Gove county's fiftieth birthday was observed with special ceremonies held at Gove City, September 2, 3, and 4, 1936. The Gove County Republican-Gazette, of Gove City, published several historical stories during the golden jubilee year. Included among these were: Excerpts from the first journal of the county commissioners, in the April 23 number, John F. Lindquist's reminiscences of the county, in the August 6 issue, and Lewis A. Lincoln's recollections, August 27. Mrs. A. M. Weir also contributed a series of articles on early Grinnell which appeared in the issues of August 13, September 3, 17, 24, and October 22. The valuation of Gove county's crops, livestock and taxable property for the past ten years was discussed by W. P. Harrington in the November 5 number.

Frankfort school history was briefly reviewed in the Frankfort Daily Index, May 15, 1936. The first school was organized in March, 1869.

Arkansas City's golfing history was recorded by Joe Bly in an article entitled "Tomato Cans Were Basis for First Golf Course in the City," appearing in the Arkansas City Daily Traveler, May 16, 1936.

Old-timers of Crawford county participated in the festivities held at Pittsburg, May 20, 1936, celebrating the sixtieth anniversary of the city's founding.

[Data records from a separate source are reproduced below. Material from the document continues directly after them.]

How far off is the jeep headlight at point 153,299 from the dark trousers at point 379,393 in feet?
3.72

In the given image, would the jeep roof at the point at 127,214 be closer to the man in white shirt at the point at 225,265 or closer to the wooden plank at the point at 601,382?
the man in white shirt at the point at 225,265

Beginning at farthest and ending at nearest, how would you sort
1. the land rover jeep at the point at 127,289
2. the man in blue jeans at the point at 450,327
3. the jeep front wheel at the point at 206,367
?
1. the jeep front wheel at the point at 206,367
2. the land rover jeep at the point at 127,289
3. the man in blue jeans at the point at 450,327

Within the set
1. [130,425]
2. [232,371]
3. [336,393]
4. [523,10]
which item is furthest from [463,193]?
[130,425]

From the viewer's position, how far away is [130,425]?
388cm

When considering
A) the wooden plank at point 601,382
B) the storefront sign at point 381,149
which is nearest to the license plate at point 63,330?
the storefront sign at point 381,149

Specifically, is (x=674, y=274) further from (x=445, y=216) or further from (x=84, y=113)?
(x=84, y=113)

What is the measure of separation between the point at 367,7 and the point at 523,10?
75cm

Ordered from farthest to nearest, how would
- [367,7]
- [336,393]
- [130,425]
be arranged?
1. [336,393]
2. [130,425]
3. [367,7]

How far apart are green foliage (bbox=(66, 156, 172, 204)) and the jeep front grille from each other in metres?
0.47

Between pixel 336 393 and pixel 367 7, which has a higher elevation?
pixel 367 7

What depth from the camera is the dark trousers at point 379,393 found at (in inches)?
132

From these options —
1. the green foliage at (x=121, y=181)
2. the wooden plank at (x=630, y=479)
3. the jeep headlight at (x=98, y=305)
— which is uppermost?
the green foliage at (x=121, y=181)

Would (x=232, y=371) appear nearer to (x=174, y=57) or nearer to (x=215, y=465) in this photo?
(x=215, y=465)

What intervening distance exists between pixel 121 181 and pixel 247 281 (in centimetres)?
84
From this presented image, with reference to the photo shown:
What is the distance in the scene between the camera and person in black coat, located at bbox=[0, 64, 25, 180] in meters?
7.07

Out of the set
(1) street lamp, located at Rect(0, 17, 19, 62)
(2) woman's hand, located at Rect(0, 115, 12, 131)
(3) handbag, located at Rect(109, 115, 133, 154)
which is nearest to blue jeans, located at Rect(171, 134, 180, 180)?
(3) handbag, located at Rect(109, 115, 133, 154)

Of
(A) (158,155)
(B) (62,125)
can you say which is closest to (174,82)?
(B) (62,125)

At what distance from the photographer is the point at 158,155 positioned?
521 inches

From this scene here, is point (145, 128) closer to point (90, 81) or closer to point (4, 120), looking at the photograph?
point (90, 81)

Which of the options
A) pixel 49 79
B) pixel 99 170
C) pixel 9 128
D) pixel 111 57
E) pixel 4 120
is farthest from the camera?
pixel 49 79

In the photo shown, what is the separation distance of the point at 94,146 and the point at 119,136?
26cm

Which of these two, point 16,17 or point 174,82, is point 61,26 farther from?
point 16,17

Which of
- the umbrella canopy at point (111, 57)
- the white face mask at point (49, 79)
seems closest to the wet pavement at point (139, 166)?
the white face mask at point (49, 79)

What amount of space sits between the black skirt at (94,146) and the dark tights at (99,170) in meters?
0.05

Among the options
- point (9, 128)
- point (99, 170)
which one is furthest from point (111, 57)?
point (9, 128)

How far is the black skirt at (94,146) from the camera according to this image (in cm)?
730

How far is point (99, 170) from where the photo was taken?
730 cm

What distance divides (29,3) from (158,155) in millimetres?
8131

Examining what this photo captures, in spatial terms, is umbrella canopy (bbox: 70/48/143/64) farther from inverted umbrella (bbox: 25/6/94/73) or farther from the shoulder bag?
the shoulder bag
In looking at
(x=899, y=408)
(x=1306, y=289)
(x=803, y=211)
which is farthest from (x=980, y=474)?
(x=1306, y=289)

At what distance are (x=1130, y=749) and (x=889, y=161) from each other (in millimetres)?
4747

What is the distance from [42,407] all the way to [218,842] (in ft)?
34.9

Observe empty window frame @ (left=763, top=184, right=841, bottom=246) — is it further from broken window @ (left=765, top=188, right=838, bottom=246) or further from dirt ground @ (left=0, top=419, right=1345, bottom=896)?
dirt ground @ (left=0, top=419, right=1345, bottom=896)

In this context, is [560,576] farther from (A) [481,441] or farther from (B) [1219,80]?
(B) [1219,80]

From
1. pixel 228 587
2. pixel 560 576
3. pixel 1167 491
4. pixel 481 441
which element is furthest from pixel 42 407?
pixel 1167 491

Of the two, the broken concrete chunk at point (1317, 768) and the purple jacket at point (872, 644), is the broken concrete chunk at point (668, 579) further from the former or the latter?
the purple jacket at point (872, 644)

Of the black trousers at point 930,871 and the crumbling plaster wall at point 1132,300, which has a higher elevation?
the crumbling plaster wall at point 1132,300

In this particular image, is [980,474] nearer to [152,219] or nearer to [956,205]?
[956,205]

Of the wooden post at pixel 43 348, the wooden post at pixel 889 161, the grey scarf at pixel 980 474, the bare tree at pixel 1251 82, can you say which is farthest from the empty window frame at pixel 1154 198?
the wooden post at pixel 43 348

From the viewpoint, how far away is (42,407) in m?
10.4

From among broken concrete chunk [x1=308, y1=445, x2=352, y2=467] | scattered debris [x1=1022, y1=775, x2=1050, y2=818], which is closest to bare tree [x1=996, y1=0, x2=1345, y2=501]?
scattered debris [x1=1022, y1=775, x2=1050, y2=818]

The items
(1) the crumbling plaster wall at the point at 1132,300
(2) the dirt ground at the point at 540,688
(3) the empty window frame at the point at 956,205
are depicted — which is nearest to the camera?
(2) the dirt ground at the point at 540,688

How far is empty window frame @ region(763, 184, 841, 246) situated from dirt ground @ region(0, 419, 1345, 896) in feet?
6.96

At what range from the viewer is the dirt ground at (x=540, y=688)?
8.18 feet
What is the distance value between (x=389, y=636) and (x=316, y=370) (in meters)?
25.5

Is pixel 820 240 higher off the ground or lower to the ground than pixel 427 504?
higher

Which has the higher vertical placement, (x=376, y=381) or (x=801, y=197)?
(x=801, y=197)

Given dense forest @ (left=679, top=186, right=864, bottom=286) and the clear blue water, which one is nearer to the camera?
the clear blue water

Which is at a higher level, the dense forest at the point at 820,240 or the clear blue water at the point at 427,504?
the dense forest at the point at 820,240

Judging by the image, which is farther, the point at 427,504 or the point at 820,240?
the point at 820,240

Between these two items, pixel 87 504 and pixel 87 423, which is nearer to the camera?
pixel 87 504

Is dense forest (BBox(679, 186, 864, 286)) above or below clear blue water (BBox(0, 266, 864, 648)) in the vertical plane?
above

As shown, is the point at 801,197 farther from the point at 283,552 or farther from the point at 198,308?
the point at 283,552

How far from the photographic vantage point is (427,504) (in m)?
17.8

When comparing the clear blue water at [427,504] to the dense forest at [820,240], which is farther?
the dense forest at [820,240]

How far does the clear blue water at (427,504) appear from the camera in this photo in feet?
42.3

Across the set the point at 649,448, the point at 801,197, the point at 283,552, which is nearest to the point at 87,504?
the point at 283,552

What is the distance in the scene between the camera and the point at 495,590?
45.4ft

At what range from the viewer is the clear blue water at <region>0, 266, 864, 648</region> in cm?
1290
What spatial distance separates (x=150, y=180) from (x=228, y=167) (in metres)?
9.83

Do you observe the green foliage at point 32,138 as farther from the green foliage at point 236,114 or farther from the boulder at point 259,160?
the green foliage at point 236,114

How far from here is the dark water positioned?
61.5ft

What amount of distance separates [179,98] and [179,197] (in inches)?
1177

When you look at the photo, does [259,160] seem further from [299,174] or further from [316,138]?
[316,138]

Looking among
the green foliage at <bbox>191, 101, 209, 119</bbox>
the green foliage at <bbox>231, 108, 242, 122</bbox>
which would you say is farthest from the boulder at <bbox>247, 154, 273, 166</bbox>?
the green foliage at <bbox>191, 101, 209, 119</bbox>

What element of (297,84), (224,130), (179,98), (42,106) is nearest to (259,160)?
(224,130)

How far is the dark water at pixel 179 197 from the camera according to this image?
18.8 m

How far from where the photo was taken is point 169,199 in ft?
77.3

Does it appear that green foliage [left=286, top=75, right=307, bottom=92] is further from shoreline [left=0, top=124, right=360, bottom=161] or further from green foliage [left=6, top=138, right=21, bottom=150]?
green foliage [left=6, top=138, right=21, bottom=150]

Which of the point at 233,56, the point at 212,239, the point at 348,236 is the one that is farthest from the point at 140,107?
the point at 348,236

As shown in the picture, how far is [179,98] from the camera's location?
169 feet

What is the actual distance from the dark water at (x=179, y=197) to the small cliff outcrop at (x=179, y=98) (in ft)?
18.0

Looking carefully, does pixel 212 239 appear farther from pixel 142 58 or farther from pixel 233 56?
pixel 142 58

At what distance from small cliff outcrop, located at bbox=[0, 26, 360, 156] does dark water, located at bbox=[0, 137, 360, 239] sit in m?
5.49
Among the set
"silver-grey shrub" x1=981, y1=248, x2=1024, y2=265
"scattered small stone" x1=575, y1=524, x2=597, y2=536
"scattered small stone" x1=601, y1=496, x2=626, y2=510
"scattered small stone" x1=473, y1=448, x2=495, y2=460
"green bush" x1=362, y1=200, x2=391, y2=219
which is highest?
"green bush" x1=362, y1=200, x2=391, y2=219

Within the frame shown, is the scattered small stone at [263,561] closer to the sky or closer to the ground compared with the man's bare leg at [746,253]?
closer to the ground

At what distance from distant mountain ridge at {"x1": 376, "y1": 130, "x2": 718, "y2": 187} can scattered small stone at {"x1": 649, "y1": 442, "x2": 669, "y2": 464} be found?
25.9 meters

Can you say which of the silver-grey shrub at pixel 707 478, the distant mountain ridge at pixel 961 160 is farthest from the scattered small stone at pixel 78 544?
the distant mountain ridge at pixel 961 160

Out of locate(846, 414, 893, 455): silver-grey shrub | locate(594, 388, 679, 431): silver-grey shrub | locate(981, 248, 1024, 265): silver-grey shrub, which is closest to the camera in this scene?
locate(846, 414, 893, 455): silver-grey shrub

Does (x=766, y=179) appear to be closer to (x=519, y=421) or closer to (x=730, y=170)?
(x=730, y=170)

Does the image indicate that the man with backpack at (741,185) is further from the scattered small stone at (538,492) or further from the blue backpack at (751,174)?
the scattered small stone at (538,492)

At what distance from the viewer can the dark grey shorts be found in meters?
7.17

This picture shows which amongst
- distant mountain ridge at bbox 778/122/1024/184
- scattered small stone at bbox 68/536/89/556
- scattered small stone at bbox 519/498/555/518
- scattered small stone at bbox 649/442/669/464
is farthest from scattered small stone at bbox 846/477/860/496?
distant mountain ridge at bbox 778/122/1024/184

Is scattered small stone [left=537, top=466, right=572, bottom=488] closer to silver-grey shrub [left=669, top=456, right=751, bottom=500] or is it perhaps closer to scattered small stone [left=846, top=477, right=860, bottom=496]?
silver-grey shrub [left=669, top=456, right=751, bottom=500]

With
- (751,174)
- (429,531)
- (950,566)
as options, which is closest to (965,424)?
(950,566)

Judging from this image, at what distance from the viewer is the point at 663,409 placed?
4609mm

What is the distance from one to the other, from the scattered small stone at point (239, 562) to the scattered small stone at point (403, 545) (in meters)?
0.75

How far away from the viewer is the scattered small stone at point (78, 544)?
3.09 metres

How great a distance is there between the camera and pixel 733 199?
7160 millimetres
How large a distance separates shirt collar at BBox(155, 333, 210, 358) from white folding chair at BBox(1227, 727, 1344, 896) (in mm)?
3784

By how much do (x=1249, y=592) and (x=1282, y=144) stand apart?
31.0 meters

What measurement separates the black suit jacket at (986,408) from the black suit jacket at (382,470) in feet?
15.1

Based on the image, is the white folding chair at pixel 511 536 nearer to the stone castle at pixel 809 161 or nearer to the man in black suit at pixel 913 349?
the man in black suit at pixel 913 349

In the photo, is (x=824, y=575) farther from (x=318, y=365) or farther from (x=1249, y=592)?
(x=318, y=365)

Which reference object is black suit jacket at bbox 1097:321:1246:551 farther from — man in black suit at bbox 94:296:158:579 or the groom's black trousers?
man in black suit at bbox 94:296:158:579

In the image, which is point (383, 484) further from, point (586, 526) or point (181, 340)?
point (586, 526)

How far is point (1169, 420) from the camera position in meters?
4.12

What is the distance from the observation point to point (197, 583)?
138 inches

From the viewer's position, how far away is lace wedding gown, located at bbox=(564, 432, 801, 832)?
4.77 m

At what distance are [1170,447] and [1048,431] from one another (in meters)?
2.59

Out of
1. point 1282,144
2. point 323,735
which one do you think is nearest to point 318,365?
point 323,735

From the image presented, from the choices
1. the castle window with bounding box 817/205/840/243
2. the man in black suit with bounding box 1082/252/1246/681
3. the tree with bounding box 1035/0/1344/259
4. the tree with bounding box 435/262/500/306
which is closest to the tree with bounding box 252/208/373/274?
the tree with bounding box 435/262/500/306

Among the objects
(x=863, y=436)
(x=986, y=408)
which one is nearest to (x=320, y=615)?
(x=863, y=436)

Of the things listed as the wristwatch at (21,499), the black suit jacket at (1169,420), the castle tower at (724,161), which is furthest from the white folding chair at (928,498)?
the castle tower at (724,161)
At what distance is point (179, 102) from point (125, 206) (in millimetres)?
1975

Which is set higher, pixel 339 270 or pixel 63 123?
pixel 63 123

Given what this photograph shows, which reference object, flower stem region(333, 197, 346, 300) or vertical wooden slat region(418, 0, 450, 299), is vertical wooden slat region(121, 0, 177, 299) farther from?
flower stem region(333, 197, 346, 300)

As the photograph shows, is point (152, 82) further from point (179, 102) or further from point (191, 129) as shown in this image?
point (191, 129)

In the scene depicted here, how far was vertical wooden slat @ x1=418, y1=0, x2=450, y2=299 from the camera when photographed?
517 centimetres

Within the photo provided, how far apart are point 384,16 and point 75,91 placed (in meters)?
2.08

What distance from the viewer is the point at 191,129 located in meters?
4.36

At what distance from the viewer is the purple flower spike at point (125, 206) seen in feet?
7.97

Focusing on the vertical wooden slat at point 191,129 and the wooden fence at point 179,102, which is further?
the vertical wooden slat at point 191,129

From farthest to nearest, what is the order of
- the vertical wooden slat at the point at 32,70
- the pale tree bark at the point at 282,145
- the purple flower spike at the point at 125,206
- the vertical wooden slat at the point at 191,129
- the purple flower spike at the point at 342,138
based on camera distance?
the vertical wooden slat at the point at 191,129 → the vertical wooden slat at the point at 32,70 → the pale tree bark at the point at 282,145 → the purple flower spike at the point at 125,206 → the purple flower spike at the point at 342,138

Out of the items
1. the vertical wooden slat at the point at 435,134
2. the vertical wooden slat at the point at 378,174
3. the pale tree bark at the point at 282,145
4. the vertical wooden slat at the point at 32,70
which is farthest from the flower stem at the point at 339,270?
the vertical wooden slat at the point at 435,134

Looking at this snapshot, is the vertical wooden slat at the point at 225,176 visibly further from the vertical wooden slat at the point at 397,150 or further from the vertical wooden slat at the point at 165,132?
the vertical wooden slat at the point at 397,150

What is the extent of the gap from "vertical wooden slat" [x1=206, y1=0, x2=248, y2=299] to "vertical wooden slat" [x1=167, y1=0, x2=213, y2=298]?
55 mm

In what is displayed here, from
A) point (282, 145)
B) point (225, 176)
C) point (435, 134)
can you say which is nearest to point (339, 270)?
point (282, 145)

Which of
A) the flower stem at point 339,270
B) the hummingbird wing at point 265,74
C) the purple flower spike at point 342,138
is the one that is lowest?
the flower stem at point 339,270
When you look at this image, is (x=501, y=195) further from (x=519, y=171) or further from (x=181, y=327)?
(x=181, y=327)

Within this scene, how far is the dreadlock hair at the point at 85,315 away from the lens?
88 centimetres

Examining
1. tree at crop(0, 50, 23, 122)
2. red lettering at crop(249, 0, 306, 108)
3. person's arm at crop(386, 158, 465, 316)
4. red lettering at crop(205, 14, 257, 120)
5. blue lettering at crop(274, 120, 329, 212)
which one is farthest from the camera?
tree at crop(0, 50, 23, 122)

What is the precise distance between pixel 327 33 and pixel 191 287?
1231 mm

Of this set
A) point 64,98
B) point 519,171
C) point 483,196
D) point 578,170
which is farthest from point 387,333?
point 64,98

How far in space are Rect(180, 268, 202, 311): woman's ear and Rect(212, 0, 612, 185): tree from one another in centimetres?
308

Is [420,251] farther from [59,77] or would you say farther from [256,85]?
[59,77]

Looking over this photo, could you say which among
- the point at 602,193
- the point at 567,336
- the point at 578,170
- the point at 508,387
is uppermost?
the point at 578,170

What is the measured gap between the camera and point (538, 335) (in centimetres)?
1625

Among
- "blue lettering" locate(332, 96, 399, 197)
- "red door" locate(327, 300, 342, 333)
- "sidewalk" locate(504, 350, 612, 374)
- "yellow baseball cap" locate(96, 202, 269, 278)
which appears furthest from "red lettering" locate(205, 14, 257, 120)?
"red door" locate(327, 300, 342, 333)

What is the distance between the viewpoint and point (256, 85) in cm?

A special historical supplement issued by the Pittsburg Headlight and Sun, May 19, included the following stories: "Franklin Playter a Major Figure Here During Early Days," "Pittsburg Has Been the Coal Capital of Kansas Many Years," "Churches Here Develop With City's Growth," "Tiny Settlement of 60 Years Ago Now Is Kansas Coal Capital," "G. W. Kidder Recalls Early Days in City," "Zinc Smelters Were Major Industry in Early Days Here," "First White Child Born in Crawford County [Elisha Black] Still Lives," "Schmidt 27th Man to Serve City as Mayor," "Water Supply Here Problem in Early Days," "City Was Live Camp in 1883," and "Recalls First City Platting."

Dighton's Christian Church, organized on May 26, 1886, celebrated the fiftieth anniversary of its founding, May 31, 1936. A brief history of the church was published in the Dighton Herald, June 4.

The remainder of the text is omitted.